▶ [Teks Sumber]
┌──
Seorang
penganut Buddha yang menjadi tentara akan menjadi subjek yang kompleks, karena
pada prinsipnya akan berlawanan dengan Pancasila Buddhis (Sila Pertama). Namun,
juga sering dilihat dalam konteks, niat dan keadaan seseorang. Jika seorang
tentara menjalankan profesinya dengan niat untuk melindungi kehidupan dan
mendukung perdamaian, beberapa pandangan menganggap bahwa ini bisa lebih dapat
diterima dibandingkan jika untuk agresi. Beberapa praktisi Theravāda melihat
bahwa menjadi tentara dalam rangka menjaga perdamaian atau melindungi yang
lemah bisa dianggap sebagai bagian dari praktik welas
asih (karuṇā), asalkan tindakan kekerasan dihindari sejauh mungkin
(Prinsip jalan Tengah). Tanggung jawab karma adalah
bersifat individu.
Dalam Buddhisme, menjadi tentara tidak secara mutlak dilarang, tetapi sangat disarankan untuk berhati-hati dalam menjaga niat dan tindakan agar tetap selaras dengan prinsip non-kekerasan dan welas asih. Sutta yang secara khusus menampilkan permasalahan seorang pemeluk ajaran Sang Buddha tetapi berprofesi sebagai tentara atau sebagai pasukan angkatan perang itu tidak ada. Yang ada adalah tentang pembunuhan makhluk.
Dalam konteks seorang prajurit yang diperintahkan untuk berperang, ada beberapa aspek yang perlu dipertimbangkan untuk memahami konsekuensi karmanya : Jika seorang prajurit berperang dengan niat membunuh, merusak, atau didorong oleh kebencian dan agresi, maka konsekuensi karmanya menjadi berat. Meskipun seorang prajurit mendapat perintah dari atasan, keputusan untuk melaksanakan perintah tetap menjadi tanggung jawab pribadi. Dalam pandangan Buddhis, tidak ada yang bisa memaksa seseorang untuk berbuat karma buruk kecuali dirinya sendiri yang memilih melakukannya. Mengikuti perintah tanpa kesadaran atau pemikiran kritis tidak menghapuskan tanggung jawab moral individu. Dampak tindakan : Setiap tindakan yang merugikan makhluk hidup - seperti melukai, membunuh, atau menyebabkan penderitaan - akan menanam benih karma buruk (akusala kamma). Akibat dari perintah : Meskipun niatnya mulia, memerintahkan perang hampir pasti mengarah pada kekerasan, penderitaan, dan kematian - yang semuanya menanam benih karma buruk. Dalam pandangan Buddhis, “Melakukan kekerasan demi kebaikan tetap menghasilkan karma buruk, meskipun intensitasnya bisa berbeda.” Komandan tidak hanya menanggung karma dari niat dan tindakannya sendiri, tetapi juga berkontribusi pada karma dari tindakan prajurit yang menjalankan perintah tersebut. Ini disebut sebagai karma kolektif - di mana semua pihak yang terlibat dalam suatu rangkaian tindakan turut menanggung dampak karmanya.
└──
▶ [Data Latihan]
┌──
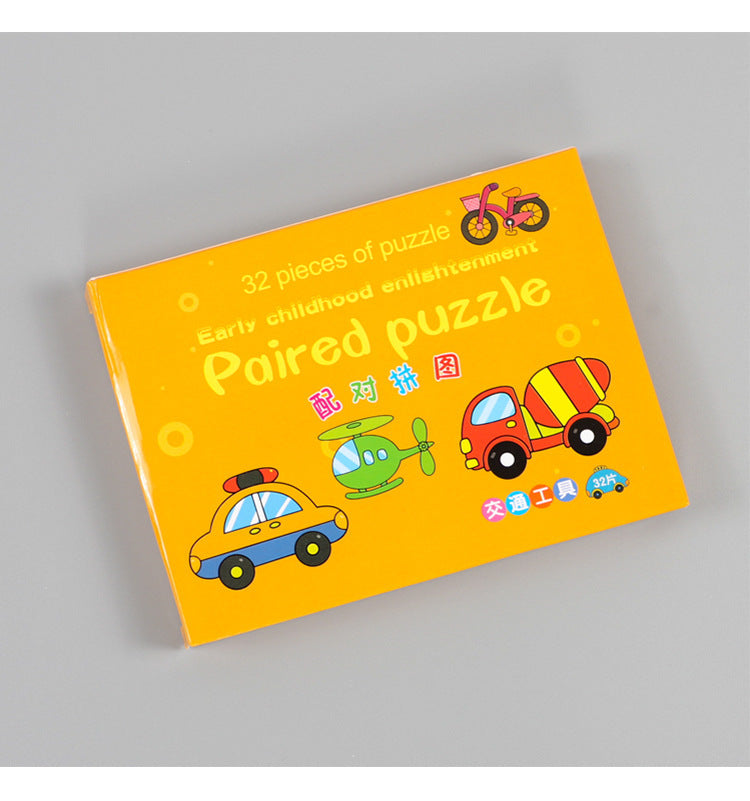 Early Learning Matching Puzzles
└──
▶ [Daftar Tugas]
**A.** Menurut teks sumber, adakah sutta yang secara khusus membahas pemeluk ajaran Buddha yang bekerja sebagai tentara?
**B.** Ubah paragraf dalam teks sumber yang diawali "Dalam Buddhisme, menjadi tentara" menjadi daftar singkat berisi fakta-fakta utamanya.
Materi di atas tidak ada hubungannya dengan teks sumber.

▶ [Jawaban Tiap Tugas]
**A.** Tidak ada, yang ada hanyalah sutta tentang pembunuhan makhluk.

**B.**
- Dalam Buddhisme, menjadi tentara tidak mutlak dilarang.
- Niat dan tindakan perlu dijaga dengan hati-hati agar tetap selaras dengan prinsip non-kekerasan dan welas asih.
- Tidak ada sutta yang khusus membahas pemeluk ajaran Buddha yang berprofesi sebagai tentara. Yang ada hanya sutta tentang pembunuhan makhluk.